YAP Mediates the Effect of CAV1 in ECM Remodeling

(A and B) Collagen gel retraction induced by MEFs transfected with YAP-Flag or YAP(S5A)-FLAG.

(A) Cells were embedded in 3D collagen gels, and images were acquired 72 hr later to monitor gel retraction. Collagen organization was determined by second harmonic generation (SHG) microscopy (black and white images). Mock represents mock transfection.
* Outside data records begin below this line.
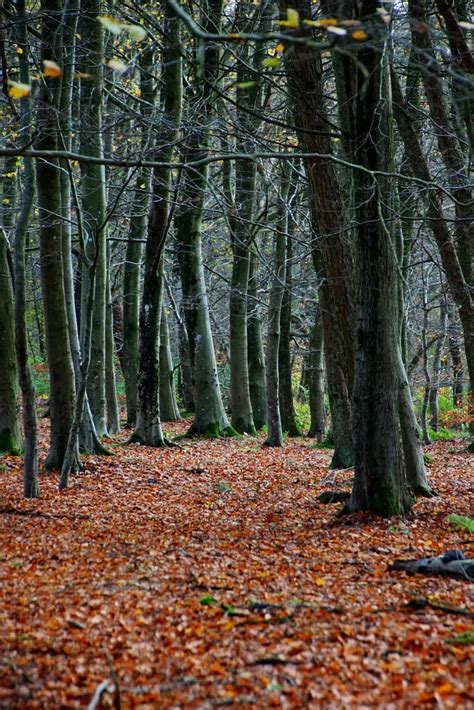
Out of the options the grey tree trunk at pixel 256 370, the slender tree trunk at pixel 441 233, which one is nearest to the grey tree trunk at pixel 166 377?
the grey tree trunk at pixel 256 370

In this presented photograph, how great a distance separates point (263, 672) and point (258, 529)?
370cm

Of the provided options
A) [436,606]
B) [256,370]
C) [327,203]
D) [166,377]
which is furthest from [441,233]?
[166,377]

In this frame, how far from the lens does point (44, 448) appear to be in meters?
13.2

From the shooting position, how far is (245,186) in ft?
58.1

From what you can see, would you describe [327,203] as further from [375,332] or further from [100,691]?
[100,691]

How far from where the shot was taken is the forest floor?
138 inches

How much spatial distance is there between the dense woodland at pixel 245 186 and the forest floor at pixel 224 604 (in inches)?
39.3

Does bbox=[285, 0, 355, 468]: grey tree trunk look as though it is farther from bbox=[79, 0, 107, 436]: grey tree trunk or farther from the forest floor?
bbox=[79, 0, 107, 436]: grey tree trunk

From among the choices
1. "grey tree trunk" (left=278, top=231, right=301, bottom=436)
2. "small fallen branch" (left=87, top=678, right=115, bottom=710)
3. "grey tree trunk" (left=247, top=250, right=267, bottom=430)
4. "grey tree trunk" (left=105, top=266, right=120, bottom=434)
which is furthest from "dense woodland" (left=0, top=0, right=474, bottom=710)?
"grey tree trunk" (left=247, top=250, right=267, bottom=430)

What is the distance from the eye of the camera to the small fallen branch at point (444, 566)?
5.32 meters

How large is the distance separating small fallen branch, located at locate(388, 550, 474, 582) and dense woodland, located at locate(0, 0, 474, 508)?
1622 mm

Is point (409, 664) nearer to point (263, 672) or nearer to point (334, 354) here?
point (263, 672)

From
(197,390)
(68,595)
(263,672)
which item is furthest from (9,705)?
(197,390)

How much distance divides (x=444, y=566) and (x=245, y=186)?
1393cm
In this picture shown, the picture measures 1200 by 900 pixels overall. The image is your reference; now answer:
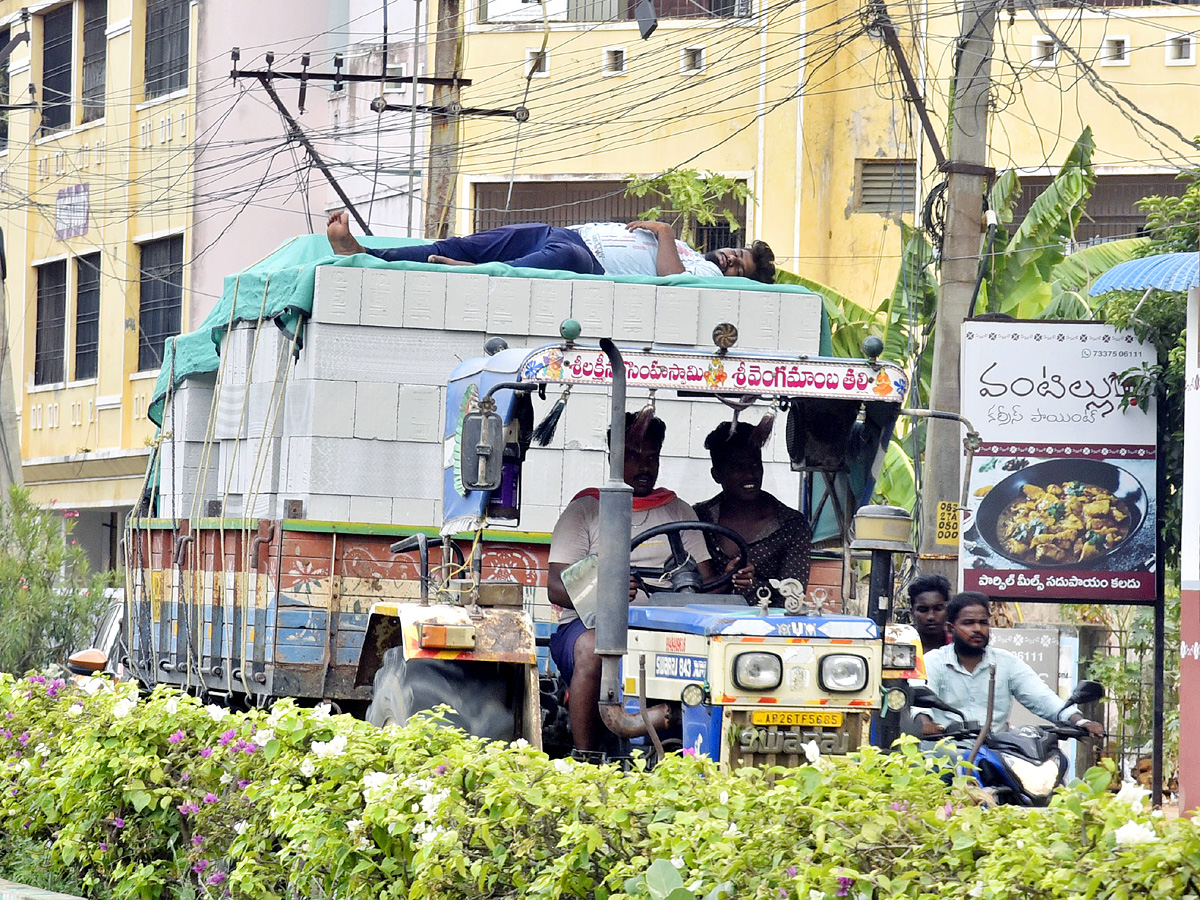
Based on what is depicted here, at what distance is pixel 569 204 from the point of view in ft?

(B) Corresponding ImageJ quantification of gel contraction, measured as the fold change with respect to the contraction observed in mock-transfected WT cells. n = 3 experiments.

(C) Confocal immunofluorescence images of CAV1 and YAP in cancer-associated fibroblasts (CAFs) extracted from the stroma of human pancreatic tumors and cultured in vitro. Nuclei were detected with Hoechst (blue). Symbols mark cells with low (^∗) or high (⁺) CAV1 levels.
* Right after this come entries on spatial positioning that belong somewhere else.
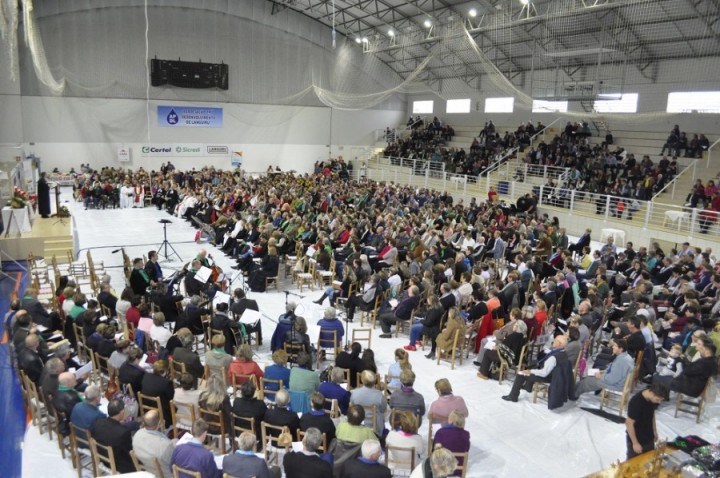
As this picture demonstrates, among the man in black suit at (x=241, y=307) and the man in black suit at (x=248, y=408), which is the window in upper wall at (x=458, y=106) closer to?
the man in black suit at (x=241, y=307)

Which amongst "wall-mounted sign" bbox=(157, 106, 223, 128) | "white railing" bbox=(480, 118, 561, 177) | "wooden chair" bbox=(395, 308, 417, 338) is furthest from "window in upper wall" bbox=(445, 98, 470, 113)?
"wooden chair" bbox=(395, 308, 417, 338)

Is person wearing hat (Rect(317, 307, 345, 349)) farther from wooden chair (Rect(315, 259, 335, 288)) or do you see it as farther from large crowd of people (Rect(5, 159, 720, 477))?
wooden chair (Rect(315, 259, 335, 288))

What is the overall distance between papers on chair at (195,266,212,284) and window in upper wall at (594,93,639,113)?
60.9 ft

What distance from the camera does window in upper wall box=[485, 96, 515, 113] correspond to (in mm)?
26734

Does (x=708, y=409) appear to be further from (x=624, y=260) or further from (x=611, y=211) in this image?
(x=611, y=211)

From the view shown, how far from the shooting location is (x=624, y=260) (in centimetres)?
1095

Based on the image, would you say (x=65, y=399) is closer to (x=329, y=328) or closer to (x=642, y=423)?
(x=329, y=328)

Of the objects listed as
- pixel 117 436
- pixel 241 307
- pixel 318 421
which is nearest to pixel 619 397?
pixel 318 421

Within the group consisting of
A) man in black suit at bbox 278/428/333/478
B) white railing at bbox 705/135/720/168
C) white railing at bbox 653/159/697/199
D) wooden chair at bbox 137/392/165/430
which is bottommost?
wooden chair at bbox 137/392/165/430

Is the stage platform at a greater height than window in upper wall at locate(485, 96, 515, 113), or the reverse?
window in upper wall at locate(485, 96, 515, 113)

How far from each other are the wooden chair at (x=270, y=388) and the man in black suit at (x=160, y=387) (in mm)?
909

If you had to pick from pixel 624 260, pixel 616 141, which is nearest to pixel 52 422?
pixel 624 260

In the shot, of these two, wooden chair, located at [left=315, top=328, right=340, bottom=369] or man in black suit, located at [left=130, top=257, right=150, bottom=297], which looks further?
man in black suit, located at [left=130, top=257, right=150, bottom=297]

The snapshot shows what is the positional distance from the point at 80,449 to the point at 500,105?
25880mm
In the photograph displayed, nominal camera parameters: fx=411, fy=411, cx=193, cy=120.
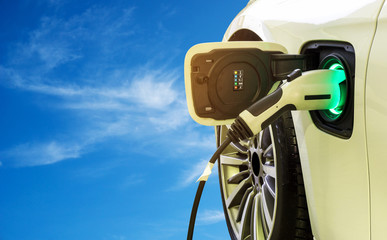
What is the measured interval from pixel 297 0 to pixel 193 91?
0.48 meters

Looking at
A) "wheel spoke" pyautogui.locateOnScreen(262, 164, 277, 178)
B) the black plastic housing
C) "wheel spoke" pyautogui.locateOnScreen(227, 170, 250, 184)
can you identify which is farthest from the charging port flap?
"wheel spoke" pyautogui.locateOnScreen(227, 170, 250, 184)

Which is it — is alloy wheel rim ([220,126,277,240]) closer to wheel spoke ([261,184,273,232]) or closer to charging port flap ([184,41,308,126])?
wheel spoke ([261,184,273,232])

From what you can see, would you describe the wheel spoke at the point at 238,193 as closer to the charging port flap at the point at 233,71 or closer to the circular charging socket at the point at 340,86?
the charging port flap at the point at 233,71

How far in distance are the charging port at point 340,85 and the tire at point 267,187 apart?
28 centimetres

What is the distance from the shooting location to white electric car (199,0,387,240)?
3.36ft

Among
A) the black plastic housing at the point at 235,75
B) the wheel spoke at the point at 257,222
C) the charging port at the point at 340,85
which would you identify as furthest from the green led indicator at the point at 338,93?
the wheel spoke at the point at 257,222

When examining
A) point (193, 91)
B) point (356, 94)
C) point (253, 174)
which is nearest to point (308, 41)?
point (356, 94)

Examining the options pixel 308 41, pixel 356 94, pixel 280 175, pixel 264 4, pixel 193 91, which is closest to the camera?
pixel 356 94

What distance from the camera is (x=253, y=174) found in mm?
2061

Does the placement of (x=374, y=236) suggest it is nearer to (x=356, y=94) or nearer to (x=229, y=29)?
(x=356, y=94)

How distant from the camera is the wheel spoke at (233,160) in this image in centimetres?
228

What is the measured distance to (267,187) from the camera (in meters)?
1.81

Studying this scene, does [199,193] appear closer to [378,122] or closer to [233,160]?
[378,122]

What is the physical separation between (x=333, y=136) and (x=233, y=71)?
0.38 m
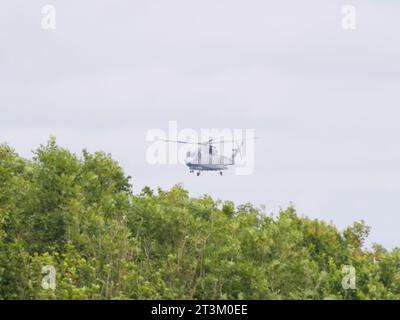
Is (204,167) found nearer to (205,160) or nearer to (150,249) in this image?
(205,160)

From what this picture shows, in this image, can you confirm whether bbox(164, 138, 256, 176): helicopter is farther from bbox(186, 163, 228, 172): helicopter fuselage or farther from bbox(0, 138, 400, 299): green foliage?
bbox(0, 138, 400, 299): green foliage

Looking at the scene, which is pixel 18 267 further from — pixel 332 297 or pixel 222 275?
pixel 332 297

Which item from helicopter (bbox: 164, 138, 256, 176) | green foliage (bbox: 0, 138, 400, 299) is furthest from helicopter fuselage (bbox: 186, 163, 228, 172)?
green foliage (bbox: 0, 138, 400, 299)

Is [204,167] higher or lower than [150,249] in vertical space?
higher

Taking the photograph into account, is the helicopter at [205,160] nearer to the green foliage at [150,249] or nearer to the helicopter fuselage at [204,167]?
the helicopter fuselage at [204,167]

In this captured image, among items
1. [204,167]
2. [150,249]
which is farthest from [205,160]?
[150,249]

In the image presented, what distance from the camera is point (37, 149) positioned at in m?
77.8

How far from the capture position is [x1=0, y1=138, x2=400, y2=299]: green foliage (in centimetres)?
6606

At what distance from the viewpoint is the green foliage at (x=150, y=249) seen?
66.1 meters

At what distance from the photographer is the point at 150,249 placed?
71.8 meters

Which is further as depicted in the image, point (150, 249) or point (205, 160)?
point (205, 160)

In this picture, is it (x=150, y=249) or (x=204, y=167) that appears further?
(x=204, y=167)
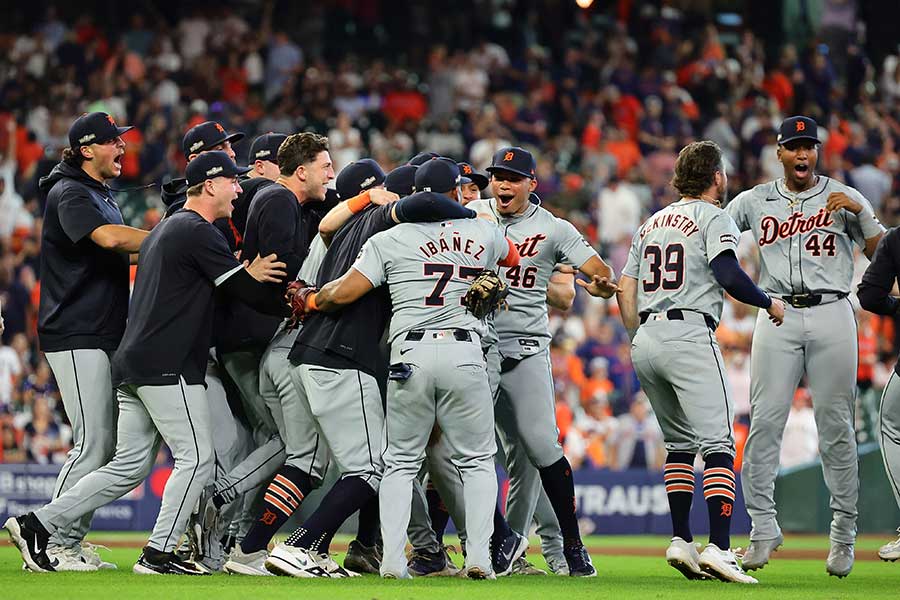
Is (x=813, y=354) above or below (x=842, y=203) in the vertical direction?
below

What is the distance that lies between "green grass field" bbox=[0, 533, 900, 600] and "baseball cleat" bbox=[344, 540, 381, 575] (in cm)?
58

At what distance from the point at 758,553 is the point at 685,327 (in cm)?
154

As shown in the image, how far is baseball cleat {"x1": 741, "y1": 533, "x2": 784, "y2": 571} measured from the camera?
8.33m

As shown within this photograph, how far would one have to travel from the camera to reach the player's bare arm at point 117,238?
25.6ft

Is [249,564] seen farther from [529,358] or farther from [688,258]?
[688,258]

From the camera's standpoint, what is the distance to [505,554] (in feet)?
26.6

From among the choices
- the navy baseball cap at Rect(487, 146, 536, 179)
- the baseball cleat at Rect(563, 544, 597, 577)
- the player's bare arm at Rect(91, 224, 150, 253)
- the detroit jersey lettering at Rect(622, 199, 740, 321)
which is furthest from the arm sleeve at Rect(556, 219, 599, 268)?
the player's bare arm at Rect(91, 224, 150, 253)

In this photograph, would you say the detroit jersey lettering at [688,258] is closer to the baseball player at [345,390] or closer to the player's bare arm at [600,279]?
the player's bare arm at [600,279]

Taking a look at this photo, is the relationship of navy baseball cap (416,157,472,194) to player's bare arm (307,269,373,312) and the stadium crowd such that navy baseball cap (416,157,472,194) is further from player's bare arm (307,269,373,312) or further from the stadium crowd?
the stadium crowd

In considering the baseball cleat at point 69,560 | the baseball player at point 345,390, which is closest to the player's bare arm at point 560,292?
the baseball player at point 345,390

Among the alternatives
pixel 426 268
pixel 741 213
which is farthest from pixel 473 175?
pixel 741 213

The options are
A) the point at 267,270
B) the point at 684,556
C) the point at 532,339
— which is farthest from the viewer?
the point at 532,339

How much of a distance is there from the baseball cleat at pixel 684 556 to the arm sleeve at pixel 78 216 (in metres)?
3.65

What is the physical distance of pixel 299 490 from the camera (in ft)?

(D) Plot of YAP nuclear-to-cytosolic ratio against CAV1 intensity for individual CAFs as in (C). N = 97.

(E) Quantification of YAP subcellular distribution (left) and CAV1 levels (right) in CAFs transfected with CAV1 siRNAs or controls. CAV1 and YAP were detected by confocal immunofluorescence microscopy. A total of 4 independent experiments (n = 4) were analyzed (∼500 cells per experiment and condition) using Columbus. See STAR Methods for details.

Data are presented as means ± SD in (B) and means ± SEM in (E); ^∗p < 0.05, ^∗∗∗p < 0.005, and ^∗∗∗∗p < 0.0005.